Current computer-use benchmarks primarily focus on software operation tasks in virtualized systems, whereas scientific instrumentation scenarios require coordinated control over complex interfaces, and feedback-driven parameter adjustment. However, directly evaluating agents on physical high-precision instruments is impractical due to high cost, safety risks, limited accessibility, and difficulty in ensuring reproducible evaluation. This motivates the need for a simulated yet realistic testbed that preserves the operational challenges of scientific instruments while enabling scalable and safe benchmarking. To this end, we introduce LabOSBench, a challenging benchmark for multimodal GUI agents built on a suite of web-based scientific-instrument simulators. Operating directly via a browser, LabOSBench avoids resource-heavy OS virtualization while supporting flexible task configuration and execution-based evaluation. Specifically, LabOSBench constructs 96 subtasks across eight instrument simulators, covering workflows from sample loading, alignment, parameter tuning, and data acquisition to result inspection. We evaluate general-purpose vision-language models, specialized GUI agent models, and advanced agentic frameworks at both subtask and end-to-end levels. Our experiments reveal that while existing agents can complete many structured GUI subtasks, they still struggle with feedback-driven operations and long-horizon workflow execution. Overall, LabOSBench provides a reproducible, low-cost testbed for advancing computer-using agents toward scientific-instrument control.
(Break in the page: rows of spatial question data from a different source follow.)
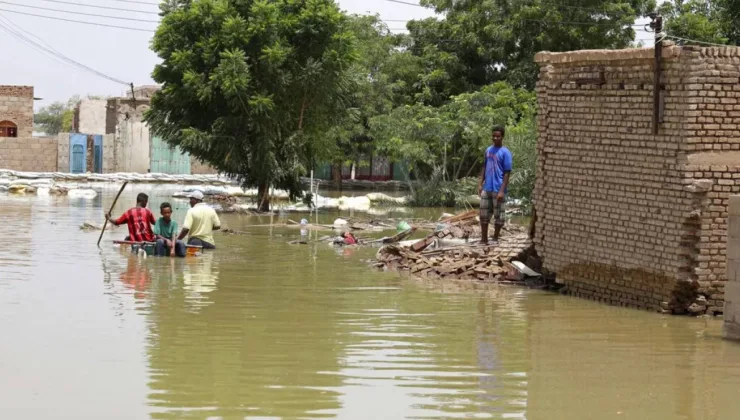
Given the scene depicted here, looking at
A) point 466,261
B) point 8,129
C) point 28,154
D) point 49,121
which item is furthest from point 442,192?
point 49,121

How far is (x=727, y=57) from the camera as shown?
12.2m

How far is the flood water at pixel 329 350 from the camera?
26.4 ft

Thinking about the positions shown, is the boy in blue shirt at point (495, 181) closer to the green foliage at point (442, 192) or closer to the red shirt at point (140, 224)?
the red shirt at point (140, 224)

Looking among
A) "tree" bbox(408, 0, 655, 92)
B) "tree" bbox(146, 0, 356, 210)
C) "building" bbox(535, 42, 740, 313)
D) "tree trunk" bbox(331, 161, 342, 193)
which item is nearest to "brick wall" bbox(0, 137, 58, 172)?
"tree trunk" bbox(331, 161, 342, 193)

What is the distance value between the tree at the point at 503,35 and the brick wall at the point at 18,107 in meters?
20.0

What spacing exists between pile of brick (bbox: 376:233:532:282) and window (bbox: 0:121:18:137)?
130 feet

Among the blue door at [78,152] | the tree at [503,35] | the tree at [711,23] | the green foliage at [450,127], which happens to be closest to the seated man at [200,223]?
the green foliage at [450,127]

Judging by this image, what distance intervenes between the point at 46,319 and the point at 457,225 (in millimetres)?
8407

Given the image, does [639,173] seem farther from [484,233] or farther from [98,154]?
[98,154]

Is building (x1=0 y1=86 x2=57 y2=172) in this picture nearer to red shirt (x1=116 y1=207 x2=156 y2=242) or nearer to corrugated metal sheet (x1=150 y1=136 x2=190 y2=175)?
corrugated metal sheet (x1=150 y1=136 x2=190 y2=175)

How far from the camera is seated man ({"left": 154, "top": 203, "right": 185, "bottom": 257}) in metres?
17.3

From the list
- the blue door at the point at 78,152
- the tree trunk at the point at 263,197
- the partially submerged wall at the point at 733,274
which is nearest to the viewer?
the partially submerged wall at the point at 733,274

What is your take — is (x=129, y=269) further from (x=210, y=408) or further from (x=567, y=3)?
(x=567, y=3)

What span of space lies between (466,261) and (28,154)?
120 ft
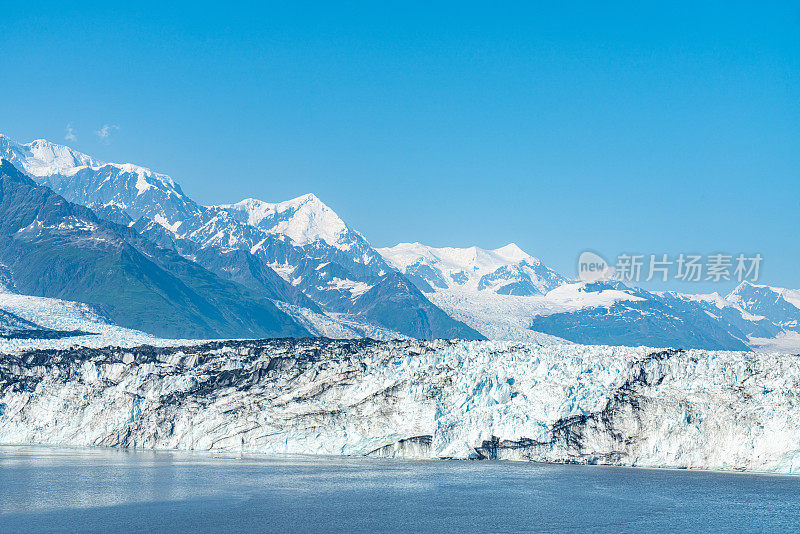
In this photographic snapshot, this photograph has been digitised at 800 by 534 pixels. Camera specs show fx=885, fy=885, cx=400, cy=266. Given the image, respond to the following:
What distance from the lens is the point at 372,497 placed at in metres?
58.6

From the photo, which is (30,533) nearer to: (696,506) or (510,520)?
(510,520)

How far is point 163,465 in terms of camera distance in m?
73.1

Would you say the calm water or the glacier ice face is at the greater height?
the glacier ice face

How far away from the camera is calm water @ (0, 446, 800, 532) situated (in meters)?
50.8

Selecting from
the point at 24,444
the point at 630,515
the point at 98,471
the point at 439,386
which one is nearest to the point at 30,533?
the point at 98,471

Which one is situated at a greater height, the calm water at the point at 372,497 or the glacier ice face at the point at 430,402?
the glacier ice face at the point at 430,402

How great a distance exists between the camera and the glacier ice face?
2776 inches

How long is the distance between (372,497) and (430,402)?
61.2ft

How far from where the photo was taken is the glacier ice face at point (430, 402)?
7050 cm

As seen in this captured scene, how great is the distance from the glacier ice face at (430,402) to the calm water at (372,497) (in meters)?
2.18

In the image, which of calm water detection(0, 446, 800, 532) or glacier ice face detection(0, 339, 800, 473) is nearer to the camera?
calm water detection(0, 446, 800, 532)

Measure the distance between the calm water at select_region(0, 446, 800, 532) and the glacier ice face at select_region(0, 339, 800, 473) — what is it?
2.18 metres

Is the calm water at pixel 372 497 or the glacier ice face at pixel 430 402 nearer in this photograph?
the calm water at pixel 372 497

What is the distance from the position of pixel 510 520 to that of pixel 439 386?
26363 millimetres
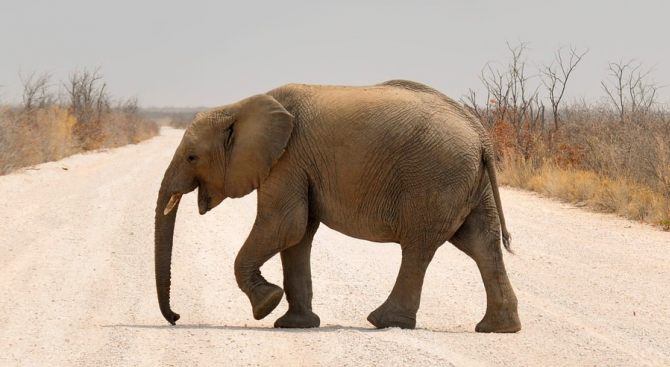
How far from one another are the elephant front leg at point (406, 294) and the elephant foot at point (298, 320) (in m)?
0.67

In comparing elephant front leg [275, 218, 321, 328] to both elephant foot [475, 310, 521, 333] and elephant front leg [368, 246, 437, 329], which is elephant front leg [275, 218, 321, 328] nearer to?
elephant front leg [368, 246, 437, 329]

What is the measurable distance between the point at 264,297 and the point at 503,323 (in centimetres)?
210

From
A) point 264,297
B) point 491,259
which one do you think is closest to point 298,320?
point 264,297

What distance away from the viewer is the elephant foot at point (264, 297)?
25.2 feet

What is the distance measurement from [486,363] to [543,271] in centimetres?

翻译：当前的计算机使用基准测试主要关注虚拟化系统中的软件操作任务，而科学仪器场景要求对复杂界面进行协调控制以及基于反馈的参数调整。然而，在高精度物理仪器上直接评估代理因成本高昂、安全风险、访问受限及难以确保可复现评估而不可行。这促使我们构建一个既保留科学仪器操作挑战、又支持可扩展安全评估的仿真现实测试平台。为此，我们提出LabOSBench——一个基于网络科学仪器模拟器套件的多模态图形用户界面代理挑战性基准测试。LabOSBench直接通过浏览器运行，避免了对资源密集型操作系统虚拟化的依赖，同时支持灵活的任务配置与基于执行的评估。具体而言，LabOSBench在八个仪器模拟器中构建了96个子任务，涵盖从样本加载、对准、参数调优、数据采集到结果检查的完整工作流。我们在子任务与端到端两个层面评估了通用视觉语言模型、专用GUI代理模型以及先进代理框架。实验表明，尽管现有代理能完成许多结构化GUI子任务，但在基于反馈的操作与长时序工作流执行上仍存在困难。总体而言，LabOSBench为推进计算机使用代理向科学仪器控制发展提供了可复现、低成本的测试平台。